WRITTEN EXERCISE
Please reproduce every record, keeping each one exactly as written.

Spatial reasoning question data:
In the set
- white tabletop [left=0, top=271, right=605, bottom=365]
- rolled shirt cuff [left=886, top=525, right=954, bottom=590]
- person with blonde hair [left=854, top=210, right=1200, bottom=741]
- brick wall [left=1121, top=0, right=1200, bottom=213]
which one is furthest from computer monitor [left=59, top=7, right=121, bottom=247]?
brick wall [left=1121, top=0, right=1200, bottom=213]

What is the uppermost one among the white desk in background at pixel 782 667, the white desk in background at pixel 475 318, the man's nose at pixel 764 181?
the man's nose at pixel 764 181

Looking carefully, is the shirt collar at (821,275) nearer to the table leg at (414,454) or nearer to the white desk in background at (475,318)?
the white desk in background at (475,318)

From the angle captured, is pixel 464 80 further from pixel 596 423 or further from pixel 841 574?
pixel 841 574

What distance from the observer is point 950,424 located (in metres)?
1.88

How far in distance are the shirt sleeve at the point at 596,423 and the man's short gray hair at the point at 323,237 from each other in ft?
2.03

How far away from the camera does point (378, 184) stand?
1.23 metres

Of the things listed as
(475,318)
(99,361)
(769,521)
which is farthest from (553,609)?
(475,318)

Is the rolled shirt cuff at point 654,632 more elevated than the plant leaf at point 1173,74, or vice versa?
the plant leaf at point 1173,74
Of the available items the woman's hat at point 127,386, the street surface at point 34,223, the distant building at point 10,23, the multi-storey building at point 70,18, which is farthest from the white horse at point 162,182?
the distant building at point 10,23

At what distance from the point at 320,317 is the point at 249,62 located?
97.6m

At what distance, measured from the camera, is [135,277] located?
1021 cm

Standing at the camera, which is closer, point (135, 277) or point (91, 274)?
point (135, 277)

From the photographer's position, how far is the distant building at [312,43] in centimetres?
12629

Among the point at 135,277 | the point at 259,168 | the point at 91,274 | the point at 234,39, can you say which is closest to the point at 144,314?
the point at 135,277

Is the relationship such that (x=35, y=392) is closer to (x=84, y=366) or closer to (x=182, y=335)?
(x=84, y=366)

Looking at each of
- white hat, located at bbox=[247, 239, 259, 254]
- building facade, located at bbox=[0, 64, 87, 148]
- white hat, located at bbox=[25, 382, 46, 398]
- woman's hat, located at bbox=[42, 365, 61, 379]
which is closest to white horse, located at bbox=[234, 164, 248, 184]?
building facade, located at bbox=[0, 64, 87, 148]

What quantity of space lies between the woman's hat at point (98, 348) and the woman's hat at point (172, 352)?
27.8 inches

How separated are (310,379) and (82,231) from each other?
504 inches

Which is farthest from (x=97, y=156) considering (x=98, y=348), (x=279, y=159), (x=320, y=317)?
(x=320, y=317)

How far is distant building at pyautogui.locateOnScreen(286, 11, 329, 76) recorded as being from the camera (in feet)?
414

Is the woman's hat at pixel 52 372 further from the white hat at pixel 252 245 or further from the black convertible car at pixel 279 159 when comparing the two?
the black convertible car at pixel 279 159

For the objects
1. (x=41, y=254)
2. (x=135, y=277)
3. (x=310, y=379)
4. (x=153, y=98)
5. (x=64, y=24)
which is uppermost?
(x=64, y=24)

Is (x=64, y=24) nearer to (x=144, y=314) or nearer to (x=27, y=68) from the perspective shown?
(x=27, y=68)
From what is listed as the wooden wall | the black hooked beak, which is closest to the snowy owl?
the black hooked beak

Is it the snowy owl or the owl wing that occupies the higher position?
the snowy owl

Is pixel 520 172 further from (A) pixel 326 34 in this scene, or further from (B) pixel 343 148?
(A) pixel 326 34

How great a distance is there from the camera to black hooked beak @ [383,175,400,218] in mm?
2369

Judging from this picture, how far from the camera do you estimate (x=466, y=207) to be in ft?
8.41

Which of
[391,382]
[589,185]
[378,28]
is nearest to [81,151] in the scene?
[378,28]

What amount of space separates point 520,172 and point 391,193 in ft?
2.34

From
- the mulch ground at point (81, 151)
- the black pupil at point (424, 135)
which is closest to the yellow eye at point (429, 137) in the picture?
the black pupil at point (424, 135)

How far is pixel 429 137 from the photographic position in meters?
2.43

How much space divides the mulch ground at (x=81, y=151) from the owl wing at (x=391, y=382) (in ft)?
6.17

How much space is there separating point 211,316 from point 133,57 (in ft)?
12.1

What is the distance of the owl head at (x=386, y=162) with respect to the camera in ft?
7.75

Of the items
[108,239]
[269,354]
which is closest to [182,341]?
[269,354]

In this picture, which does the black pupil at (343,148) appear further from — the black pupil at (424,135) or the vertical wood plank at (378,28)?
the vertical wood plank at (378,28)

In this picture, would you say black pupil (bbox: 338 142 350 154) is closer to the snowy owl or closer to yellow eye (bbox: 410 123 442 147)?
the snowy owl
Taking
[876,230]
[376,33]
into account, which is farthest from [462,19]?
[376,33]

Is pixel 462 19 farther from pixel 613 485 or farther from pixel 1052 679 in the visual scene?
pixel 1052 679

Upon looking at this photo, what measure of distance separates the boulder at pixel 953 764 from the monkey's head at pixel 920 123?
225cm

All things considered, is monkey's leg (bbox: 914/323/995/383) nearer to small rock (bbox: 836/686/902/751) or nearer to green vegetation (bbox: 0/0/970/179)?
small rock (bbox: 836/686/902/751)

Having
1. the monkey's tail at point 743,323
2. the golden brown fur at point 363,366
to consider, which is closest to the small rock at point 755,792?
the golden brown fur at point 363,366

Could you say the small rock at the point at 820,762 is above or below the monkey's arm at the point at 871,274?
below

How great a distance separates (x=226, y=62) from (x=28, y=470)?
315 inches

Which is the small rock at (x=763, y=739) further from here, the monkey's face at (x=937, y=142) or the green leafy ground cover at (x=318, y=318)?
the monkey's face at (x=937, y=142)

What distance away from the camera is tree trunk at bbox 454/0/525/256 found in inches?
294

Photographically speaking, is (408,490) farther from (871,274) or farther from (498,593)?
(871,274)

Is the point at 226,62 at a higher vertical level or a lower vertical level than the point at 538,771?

CORRECT OUTPUT
In the set
- white tabletop [left=0, top=271, right=605, bottom=365]
- rolled shirt cuff [left=886, top=525, right=954, bottom=590]
- person with blonde hair [left=854, top=210, right=1200, bottom=741]
- brick wall [left=1121, top=0, right=1200, bottom=213]
which one is furthest from computer monitor [left=59, top=7, right=121, bottom=247]?
brick wall [left=1121, top=0, right=1200, bottom=213]

What is the uppermost one among the white desk in background at pixel 782 667, the white desk in background at pixel 475 318, the man's nose at pixel 764 181?
the man's nose at pixel 764 181

Looking carefully, is the shirt collar at (821,275) nearer to the table leg at (414,454) or nearer to the white desk in background at (475,318)?
the white desk in background at (475,318)

From the angle captured, is pixel 464 80 further from pixel 596 423 or further from pixel 841 574?
pixel 841 574

What distance from the observer is point 950,424 located (in metres)?
1.88

How far in distance are the shirt sleeve at the point at 596,423 and the man's short gray hair at the point at 323,237 from each other in ft?
2.03

How far away from the camera does point (378, 184) stand?
1.23 metres

Of the things listed as
(475,318)
(99,361)
(769,521)
which is farthest from (553,609)?
(475,318)

Is the rolled shirt cuff at point 654,632 more elevated than the plant leaf at point 1173,74, or vice versa?
the plant leaf at point 1173,74
Of the available items the woman's hat at point 127,386, the street surface at point 34,223, the distant building at point 10,23, the multi-storey building at point 70,18, which is farthest from the white horse at point 162,182?
the distant building at point 10,23

At what distance from the point at 320,317 is the point at 249,62 located?
97.6m

At what distance, measured from the camera, is [135,277] located?
1021 cm

Standing at the camera, which is closer, point (135, 277) or point (91, 274)?
point (135, 277)

From the photographer's position, how far is the distant building at [312,43] in centimetres?
12629

Among the point at 135,277 | the point at 259,168 | the point at 91,274 | the point at 234,39, can you say which is closest to the point at 144,314?
the point at 135,277

Is the relationship such that (x=35, y=392) is closer to (x=84, y=366) or closer to (x=182, y=335)?
(x=84, y=366)

Looking at each of
- white hat, located at bbox=[247, 239, 259, 254]
- building facade, located at bbox=[0, 64, 87, 148]
- white hat, located at bbox=[25, 382, 46, 398]
- woman's hat, located at bbox=[42, 365, 61, 379]
which is closest to white horse, located at bbox=[234, 164, 248, 184]?
building facade, located at bbox=[0, 64, 87, 148]

What quantity of space lies between the woman's hat at point (98, 348) and the woman's hat at point (172, 352)?
27.8 inches

How separated are (310,379) and (82,231) from each other?
504 inches

Which is farthest from (x=97, y=156) considering (x=98, y=348), (x=279, y=159), (x=320, y=317)?
(x=320, y=317)

How far is distant building at pyautogui.locateOnScreen(286, 11, 329, 76) recorded as being from the camera (in feet)?
414

Is the woman's hat at pixel 52 372 further from the white hat at pixel 252 245 or further from the black convertible car at pixel 279 159 when comparing the two?
the black convertible car at pixel 279 159

For the objects
1. (x=41, y=254)
2. (x=135, y=277)
3. (x=310, y=379)
4. (x=153, y=98)
5. (x=64, y=24)
which is uppermost?
(x=64, y=24)

Is (x=64, y=24) nearer to (x=144, y=314) or nearer to (x=27, y=68) from the perspective shown?
(x=27, y=68)
From what is listed as the wooden wall | the black hooked beak, which is closest to the snowy owl?
the black hooked beak

Is it the snowy owl or the owl wing that occupies the higher position?
the snowy owl

Is pixel 520 172 further from (A) pixel 326 34 in this scene, or further from (B) pixel 343 148?
(A) pixel 326 34

How great a distance is there from the camera to black hooked beak @ [383,175,400,218] in mm?
2369

Judging from this picture, how far from the camera do you estimate (x=466, y=207) to be in ft?
8.41

Which of
[391,382]
[589,185]
[378,28]
is nearest to [81,151] in the scene?
[378,28]

What amount of space separates point 520,172 and point 391,193 in ft?
2.34

From
- the mulch ground at point (81, 151)
- the black pupil at point (424, 135)
which is closest to the yellow eye at point (429, 137) in the picture?
the black pupil at point (424, 135)

How far is pixel 429 137 from the photographic position in meters?
2.43

How much space divides the mulch ground at (x=81, y=151) from the owl wing at (x=391, y=382) (in ft)?
6.17

How much space is there separating point 211,316 from point 133,57 (in ft)?
12.1

What is the distance of the owl head at (x=386, y=162) with respect to the camera in ft?
7.75

Of the items
[108,239]
[269,354]
which is closest to [182,341]?
[269,354]

In this picture, which does the black pupil at (343,148) appear further from — the black pupil at (424,135) or the vertical wood plank at (378,28)?
the vertical wood plank at (378,28)

In this picture, would you say black pupil (bbox: 338 142 350 154) is closer to the snowy owl or closer to yellow eye (bbox: 410 123 442 147)?
the snowy owl
Taking
[876,230]
[376,33]
into account, which is farthest from [462,19]?
[376,33]

Is pixel 462 19 farther from pixel 613 485 or farther from pixel 1052 679 in the visual scene?
pixel 1052 679

Upon looking at this photo, what measure of distance separates the boulder at pixel 953 764 from the monkey's head at pixel 920 123?
225cm

All things considered, is monkey's leg (bbox: 914/323/995/383) nearer to small rock (bbox: 836/686/902/751) or nearer to green vegetation (bbox: 0/0/970/179)?
small rock (bbox: 836/686/902/751)

Having
1. the monkey's tail at point 743,323
2. the golden brown fur at point 363,366
to consider, which is closest to the small rock at point 755,792?
the golden brown fur at point 363,366

Could you say the small rock at the point at 820,762 is above or below the monkey's arm at the point at 871,274?
below

How great a distance separates (x=226, y=62) from (x=28, y=470)?
315 inches

Which is the small rock at (x=763, y=739) further from here, the monkey's face at (x=937, y=142) or the green leafy ground cover at (x=318, y=318)?
the monkey's face at (x=937, y=142)

What distance away from the camera is tree trunk at bbox 454/0/525/256 found in inches?
294

Photographically speaking, is (408,490) farther from (871,274) or farther from (498,593)?
(871,274)

Is the point at 226,62 at a higher vertical level or a lower vertical level than the point at 538,771?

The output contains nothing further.